Raising the Roof

A thatched roof of rusted gold

A fundraising campaign is launched today to repair the roof of Blake’s Cottage in West Sussex where William Blake wrote the hymn Jerusalem beneath his ‘thatched roof of rusted gold’.

The cottage was rescued by The Blake Cottage Trust in 2015 who purchased it for the nation, and all lovers of Blake across the world. The Trust is now launching a fundraising appeal to restore the thatch and then renovate the building in time for the two hundredth anniversary of Blake’s death in 2027. The Cottage is one of the only two surviving homes of the poet, artist and visionary William Blake (1757-1827).

The Cottage is in Felpham on the Sussex coast, an old village named in the Domesday Book and is a 17th century, grade II* listed thatched brick & flint cottage. Blake’s own etching of the Cottage is pictured above.

William and his wife Catherine (1762-1831) lived in the Cottage for 3 years from 1800-1803 – a critical turning point in Blake’s life. It was during this period that Blake wrote the hymn Jerusalem with the famous opening lines to And did those feet in ancient times / Walk upon England’s Mountains green?  It was also while living at the Cottage that Blake was accused and put on trial for Treason.

Earlier this year the Blake Cottage Trust applied to Historic England to put the Cottage on the Heritage At Risk Register due to the decay and failure of part of the thatch, roof structure and supporting masonry. The Trust has appointed the architects MICA, who won the architect of the year award in 2020, to oversee the work.

The Secretary of the Trust, Jonathan Mullard, observed ‘We are grateful for the support of Historic England. Fundraising and renovation takes time, but, as Blake wrote: ‘Eternity is in love with the productions of time.”

To support the roof please go to the Donate page

A Year in Review

The year of 2020 saw some wonderful groundwork to the Blake Cottage project.

January began with Tate Britain’s Blake show, a once-in-a-generation exhibition that brought together artworks and visitors from around the world. And at the end of the year there was the first ever Conference on William Hayley, Blake’s patron who invited William and Catherine down to the Cottage in Felpham.

Funding for the Cottage proved elusive in this year of Covid when many of the grant making organisations were retrenching and diverting their funds to existing projects in order to keep them alive during this, the most difficult of all years for organisations in the arts and culture.

Happily just before lockdown there was a magnificent funding campaign that offers the Cottage a fine prospect. In just ten weeks a sum of £3.5m was secured for the purchase, renovation and endowment of Derek Jarman’s cottage in Dungeness. A model for Blake’s Cottage itself.

Pace and Purpose are different beasts and during this year we have kept our focus firmly on the grand purpose. To create a home for Blake that celebrates his genius in all its diversity.

To this end we have encouraged visits from individuals involved in fine art, theatre, poetry, ceramics, music, antinomianism and the green movement.

People often treasure the Cottage because it was where Blake wrote the words that became the anthem Jerusalem, while others locate its importance in its challenge to authority, the place where Blake was accused of treason.

But there are a myriad of reasons why the Cottage should open its doors and welcome visitors beneath its roof of rusted gold. One of these minute particulars is the picture known as Newton. There were two executions of this monoprint, the first in 1795 where it formed part of the collection known as the 12 large colour prints. But the version we are most familiar with, and the one shown above, was made after the turn of the century, and perhaps in the very Cottage in Felpham itself, where Blake had the opportunity to explore the ocean pools at low tide.

Of course, with Blake you can never tell the provenance of his imagination. Is the picture that of Newton or an illustration from the Bible?

**WORK TO COMPLETE:**
Answer these questions using the Blake's Cottage text.
(a) In what year did The Blake Cottage Trust purchase the cottage?
(b) During which years did William and Catherine Blake live in the cottage?
(c) What sum was secured in ten weeks for Derek Jarman's cottage in Dungeness?
The entries have no connection to the Blake's Cottage text.

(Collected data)
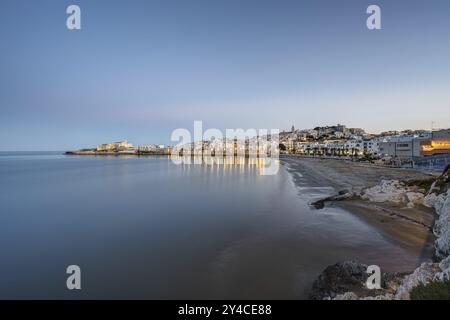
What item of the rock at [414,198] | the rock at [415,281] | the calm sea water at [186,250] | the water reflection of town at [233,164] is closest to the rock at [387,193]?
the rock at [414,198]

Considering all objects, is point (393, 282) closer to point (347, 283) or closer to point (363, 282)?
point (363, 282)

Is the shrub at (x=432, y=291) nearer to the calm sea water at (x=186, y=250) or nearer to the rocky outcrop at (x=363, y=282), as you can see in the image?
the rocky outcrop at (x=363, y=282)

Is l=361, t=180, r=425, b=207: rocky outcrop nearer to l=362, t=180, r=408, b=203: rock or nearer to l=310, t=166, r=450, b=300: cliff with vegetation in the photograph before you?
l=362, t=180, r=408, b=203: rock

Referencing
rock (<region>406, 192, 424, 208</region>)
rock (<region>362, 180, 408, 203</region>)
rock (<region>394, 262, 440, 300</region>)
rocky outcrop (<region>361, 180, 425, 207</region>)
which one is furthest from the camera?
rock (<region>362, 180, 408, 203</region>)

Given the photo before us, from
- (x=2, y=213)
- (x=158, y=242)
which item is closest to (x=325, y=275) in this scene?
(x=158, y=242)

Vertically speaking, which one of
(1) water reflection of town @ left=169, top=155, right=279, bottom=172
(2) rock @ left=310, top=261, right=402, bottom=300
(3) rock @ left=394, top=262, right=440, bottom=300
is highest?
(3) rock @ left=394, top=262, right=440, bottom=300

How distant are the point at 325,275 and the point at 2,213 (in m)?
25.1

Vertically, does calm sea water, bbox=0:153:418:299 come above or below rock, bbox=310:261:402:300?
below

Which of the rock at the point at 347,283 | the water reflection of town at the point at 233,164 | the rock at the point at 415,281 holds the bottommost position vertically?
the water reflection of town at the point at 233,164

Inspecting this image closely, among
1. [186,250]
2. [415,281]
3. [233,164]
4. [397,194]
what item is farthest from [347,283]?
[233,164]

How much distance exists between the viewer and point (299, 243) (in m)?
11.0

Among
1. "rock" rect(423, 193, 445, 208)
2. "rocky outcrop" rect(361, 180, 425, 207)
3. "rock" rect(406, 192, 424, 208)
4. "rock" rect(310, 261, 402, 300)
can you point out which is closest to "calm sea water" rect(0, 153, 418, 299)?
"rock" rect(310, 261, 402, 300)

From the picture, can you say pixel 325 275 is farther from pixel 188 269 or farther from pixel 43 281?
pixel 43 281
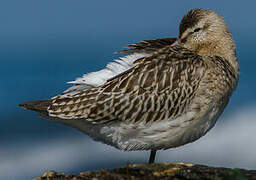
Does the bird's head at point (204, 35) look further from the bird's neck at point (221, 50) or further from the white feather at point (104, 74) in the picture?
the white feather at point (104, 74)

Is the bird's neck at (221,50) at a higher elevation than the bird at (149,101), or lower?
higher

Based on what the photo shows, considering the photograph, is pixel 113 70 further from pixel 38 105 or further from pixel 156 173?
pixel 156 173

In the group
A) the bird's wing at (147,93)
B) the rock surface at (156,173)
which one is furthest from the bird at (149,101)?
the rock surface at (156,173)

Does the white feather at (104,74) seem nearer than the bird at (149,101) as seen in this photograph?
No

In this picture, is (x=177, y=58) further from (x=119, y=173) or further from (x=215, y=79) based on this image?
(x=119, y=173)

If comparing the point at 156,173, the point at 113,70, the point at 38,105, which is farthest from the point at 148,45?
the point at 156,173

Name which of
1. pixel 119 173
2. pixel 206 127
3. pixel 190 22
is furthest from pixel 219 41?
pixel 119 173

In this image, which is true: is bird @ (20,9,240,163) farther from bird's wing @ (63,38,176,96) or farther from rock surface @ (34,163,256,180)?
rock surface @ (34,163,256,180)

**WRITTEN SOLUTION:**
(a) 2015
(b) 1800–1803
(c) £3.5m